BENGUET farmers are seeking to sell their produce in the summer capital’s Session Road.
Nora Ganase, president of La Trinidad Vegetable Trading Post Association Inc., and Agusta Balanoy, manager of Hi-Land Farmers Multi-purpose Cooperative on January 7 penned Baguio City Mayor Benjamin Magalong stating their request to help create more demand for vegetables.
“Although, we are aware that the closure of Session Road for pedestrianization ended last December 2019, may we again knock on you and your officialdom’s generosity and allow us to sell highland vegetables for the four Sundays of January 2020,” the letter reads.
Both added the peak season for the vegetable is over, the usual problem of oversupply but low demand hit farmers anew, adding wholesale rate of highland are low that some are even below cost of production.
Ganase and Balanoy stated “Last week and this week, cabbage and wombok dipped to as low as P3 per kilogram, carrots as low as P8, broccoli to as low as P10, garden pea P25 per kilo.”
The league assured to comply with any conditions the local government will ask and are amenable for talks and discussions.
On a daily basis, Balanoy added there are more than 100 trucks entering the La Trinidad trading post.
With a rich history of more than three decades, the trading post is one of the biggest vegetable trading areas in Benguet province together with multi-million Benguet Agri-Pinoy Trading Center providing vegetables around various key markets in the country.
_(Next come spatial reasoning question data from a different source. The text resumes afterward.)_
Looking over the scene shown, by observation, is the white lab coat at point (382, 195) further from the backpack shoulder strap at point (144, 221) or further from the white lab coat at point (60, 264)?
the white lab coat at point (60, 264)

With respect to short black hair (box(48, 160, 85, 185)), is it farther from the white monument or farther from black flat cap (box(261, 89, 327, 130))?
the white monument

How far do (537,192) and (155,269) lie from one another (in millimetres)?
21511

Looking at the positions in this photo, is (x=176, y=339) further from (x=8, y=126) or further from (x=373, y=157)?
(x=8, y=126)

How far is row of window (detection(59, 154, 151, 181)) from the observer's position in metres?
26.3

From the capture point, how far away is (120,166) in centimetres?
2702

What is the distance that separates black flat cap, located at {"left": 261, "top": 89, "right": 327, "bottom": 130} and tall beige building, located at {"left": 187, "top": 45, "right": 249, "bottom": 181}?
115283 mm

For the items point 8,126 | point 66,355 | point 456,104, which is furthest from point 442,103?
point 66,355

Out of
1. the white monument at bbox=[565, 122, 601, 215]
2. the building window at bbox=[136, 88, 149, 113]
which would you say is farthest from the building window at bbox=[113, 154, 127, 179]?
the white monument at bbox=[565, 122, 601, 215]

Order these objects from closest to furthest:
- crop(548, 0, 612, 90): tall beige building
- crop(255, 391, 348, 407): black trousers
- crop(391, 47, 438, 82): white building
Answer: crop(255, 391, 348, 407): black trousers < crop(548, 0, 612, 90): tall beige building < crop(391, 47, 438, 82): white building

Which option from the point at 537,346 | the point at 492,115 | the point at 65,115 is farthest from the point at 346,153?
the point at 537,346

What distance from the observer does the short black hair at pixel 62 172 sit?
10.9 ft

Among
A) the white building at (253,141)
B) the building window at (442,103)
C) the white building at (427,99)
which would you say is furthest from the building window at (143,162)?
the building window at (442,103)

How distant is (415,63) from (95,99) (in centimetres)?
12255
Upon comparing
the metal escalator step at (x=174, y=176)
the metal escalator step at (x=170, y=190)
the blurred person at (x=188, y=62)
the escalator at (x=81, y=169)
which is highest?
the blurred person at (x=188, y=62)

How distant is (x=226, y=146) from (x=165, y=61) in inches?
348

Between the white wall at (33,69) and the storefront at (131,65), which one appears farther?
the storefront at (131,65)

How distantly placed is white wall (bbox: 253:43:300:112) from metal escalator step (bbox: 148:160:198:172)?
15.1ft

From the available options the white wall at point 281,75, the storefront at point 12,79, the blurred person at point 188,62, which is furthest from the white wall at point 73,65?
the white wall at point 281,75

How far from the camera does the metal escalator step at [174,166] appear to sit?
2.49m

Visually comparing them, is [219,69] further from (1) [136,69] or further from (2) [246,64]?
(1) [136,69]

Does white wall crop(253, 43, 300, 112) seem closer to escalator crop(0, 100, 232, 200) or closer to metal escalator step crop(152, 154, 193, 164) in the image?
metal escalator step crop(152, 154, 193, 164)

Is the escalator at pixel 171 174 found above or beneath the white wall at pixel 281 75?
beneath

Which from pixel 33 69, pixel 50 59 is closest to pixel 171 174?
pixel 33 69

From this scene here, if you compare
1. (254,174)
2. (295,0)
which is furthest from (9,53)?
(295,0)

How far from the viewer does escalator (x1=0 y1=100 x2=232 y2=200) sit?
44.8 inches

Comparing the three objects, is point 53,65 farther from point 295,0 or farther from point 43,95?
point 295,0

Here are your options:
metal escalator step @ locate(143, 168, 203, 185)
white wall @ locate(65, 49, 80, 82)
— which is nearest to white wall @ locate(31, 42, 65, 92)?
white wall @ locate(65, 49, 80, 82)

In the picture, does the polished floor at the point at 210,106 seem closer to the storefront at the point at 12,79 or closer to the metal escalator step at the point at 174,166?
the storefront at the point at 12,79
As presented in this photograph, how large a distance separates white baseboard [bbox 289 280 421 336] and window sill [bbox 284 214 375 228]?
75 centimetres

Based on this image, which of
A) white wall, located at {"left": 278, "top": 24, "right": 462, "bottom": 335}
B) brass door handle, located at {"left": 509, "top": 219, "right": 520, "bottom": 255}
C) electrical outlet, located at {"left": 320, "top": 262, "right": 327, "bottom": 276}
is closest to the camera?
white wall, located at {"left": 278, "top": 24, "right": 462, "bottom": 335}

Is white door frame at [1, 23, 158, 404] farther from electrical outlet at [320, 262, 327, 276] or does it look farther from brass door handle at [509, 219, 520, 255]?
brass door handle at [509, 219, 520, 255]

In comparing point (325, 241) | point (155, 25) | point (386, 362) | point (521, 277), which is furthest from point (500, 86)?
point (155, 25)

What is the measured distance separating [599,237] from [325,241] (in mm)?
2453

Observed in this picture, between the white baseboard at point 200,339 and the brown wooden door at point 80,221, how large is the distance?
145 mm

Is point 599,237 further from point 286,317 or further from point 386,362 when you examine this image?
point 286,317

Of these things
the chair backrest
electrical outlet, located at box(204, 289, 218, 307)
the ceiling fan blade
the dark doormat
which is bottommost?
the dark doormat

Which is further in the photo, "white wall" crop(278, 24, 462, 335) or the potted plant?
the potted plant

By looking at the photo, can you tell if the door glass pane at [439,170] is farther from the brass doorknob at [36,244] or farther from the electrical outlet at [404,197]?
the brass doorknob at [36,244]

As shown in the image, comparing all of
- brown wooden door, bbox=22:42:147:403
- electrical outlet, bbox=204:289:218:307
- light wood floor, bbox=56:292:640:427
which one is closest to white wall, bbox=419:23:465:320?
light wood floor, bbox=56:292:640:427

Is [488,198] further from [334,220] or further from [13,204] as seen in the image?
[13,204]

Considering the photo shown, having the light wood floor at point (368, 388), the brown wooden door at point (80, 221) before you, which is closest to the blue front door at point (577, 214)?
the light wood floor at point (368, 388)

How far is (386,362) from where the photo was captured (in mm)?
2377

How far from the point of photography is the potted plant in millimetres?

In August last year, Session Road was closed to the public every Sunday to test the feasibility of pedestrianizing the road and to provide more chances to people to freely walk around the city.
Various events activities were also highlighted in Session road, one of which include cargo trucks carrying selected fruits in Mindanao shipped and displayed in the city for the first Mindanao Development Authority (MinDA) Fruit festival.